Directive: Please format the stretch from the line containing "How far apart can" through the end of the records as a Markdown table with the columns Row and Line, leaving out blank lines.

Rows of spatial question data:
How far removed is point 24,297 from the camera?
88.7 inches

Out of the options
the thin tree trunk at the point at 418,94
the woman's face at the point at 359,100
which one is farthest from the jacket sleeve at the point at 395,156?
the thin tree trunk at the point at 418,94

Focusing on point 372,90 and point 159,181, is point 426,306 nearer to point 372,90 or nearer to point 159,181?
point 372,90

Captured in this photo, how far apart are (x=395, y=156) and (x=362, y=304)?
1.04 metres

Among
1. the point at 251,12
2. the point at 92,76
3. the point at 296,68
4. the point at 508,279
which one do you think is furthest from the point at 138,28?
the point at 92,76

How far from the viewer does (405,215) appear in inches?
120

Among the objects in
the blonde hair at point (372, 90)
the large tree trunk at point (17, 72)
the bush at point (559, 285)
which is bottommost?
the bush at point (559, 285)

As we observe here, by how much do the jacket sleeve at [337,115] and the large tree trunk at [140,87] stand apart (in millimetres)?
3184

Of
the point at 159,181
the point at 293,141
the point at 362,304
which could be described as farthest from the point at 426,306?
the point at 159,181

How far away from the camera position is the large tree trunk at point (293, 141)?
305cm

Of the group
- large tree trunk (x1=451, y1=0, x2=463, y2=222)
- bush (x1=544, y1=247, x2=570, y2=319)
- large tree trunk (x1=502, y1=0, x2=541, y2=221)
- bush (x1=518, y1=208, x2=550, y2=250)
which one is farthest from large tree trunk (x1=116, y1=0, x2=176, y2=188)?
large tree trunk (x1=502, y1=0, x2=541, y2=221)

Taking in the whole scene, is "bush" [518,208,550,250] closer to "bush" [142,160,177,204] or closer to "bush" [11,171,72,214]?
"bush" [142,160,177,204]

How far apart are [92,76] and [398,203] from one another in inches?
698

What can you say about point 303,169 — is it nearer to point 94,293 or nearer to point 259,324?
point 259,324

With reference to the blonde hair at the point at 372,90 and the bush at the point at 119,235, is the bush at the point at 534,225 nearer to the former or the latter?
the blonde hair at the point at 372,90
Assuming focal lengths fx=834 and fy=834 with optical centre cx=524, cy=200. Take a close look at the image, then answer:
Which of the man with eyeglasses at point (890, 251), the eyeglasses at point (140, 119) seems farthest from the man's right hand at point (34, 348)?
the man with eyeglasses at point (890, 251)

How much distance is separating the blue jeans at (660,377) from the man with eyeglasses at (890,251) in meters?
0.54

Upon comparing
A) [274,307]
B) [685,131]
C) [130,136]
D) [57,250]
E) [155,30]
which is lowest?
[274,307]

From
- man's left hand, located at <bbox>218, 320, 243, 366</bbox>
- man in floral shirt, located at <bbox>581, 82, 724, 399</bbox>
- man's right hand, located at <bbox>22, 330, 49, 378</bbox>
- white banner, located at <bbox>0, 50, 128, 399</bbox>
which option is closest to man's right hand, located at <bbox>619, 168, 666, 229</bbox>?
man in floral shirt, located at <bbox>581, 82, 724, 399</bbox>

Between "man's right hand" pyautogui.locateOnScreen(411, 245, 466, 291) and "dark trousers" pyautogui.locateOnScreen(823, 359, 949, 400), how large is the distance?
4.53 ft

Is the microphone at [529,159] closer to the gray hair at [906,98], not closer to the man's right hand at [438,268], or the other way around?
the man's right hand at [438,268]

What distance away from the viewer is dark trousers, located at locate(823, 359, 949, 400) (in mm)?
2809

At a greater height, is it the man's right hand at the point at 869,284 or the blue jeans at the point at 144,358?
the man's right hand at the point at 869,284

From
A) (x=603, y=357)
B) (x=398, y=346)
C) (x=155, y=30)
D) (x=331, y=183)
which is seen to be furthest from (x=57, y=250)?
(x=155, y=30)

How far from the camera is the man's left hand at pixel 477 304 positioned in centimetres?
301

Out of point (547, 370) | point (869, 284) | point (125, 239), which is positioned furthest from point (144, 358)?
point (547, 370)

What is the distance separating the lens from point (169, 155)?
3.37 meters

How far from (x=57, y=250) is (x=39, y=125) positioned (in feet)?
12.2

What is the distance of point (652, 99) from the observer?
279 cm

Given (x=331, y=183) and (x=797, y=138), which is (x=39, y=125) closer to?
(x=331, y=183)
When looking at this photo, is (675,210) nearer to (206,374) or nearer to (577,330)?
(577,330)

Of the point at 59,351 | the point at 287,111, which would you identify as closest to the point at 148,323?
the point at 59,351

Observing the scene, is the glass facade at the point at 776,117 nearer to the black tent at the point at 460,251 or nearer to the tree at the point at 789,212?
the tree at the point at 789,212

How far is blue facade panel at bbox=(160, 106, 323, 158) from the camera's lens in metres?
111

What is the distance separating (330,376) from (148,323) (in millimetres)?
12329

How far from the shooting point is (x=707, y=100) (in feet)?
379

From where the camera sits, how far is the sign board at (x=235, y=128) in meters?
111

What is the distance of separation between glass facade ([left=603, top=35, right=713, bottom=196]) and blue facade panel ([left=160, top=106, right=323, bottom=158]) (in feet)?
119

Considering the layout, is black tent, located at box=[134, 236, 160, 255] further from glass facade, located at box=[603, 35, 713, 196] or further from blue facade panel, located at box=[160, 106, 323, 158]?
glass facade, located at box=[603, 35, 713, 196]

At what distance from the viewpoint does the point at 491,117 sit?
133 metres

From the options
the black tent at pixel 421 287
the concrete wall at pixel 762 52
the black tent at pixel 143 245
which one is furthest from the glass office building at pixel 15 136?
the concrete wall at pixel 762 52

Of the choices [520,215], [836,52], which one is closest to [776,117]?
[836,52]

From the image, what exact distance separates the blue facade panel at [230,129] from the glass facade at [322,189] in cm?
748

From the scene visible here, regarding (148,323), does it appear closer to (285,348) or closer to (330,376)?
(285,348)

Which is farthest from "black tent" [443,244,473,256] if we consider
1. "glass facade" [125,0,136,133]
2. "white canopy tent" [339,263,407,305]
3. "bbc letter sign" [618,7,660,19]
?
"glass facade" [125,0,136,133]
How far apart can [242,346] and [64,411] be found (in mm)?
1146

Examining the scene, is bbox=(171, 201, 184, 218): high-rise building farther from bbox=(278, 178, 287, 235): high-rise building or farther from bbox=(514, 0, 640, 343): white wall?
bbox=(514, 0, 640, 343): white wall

Reply:
| Row | Line |
|---|---|
| 1 | How far apart can [242,346] and [64,411] be found (in mm)? |
| 2 | 1146 |
| 3 | Examining the scene, is bbox=(171, 201, 184, 218): high-rise building farther from bbox=(278, 178, 287, 235): high-rise building or farther from bbox=(514, 0, 640, 343): white wall? |
| 4 | bbox=(514, 0, 640, 343): white wall |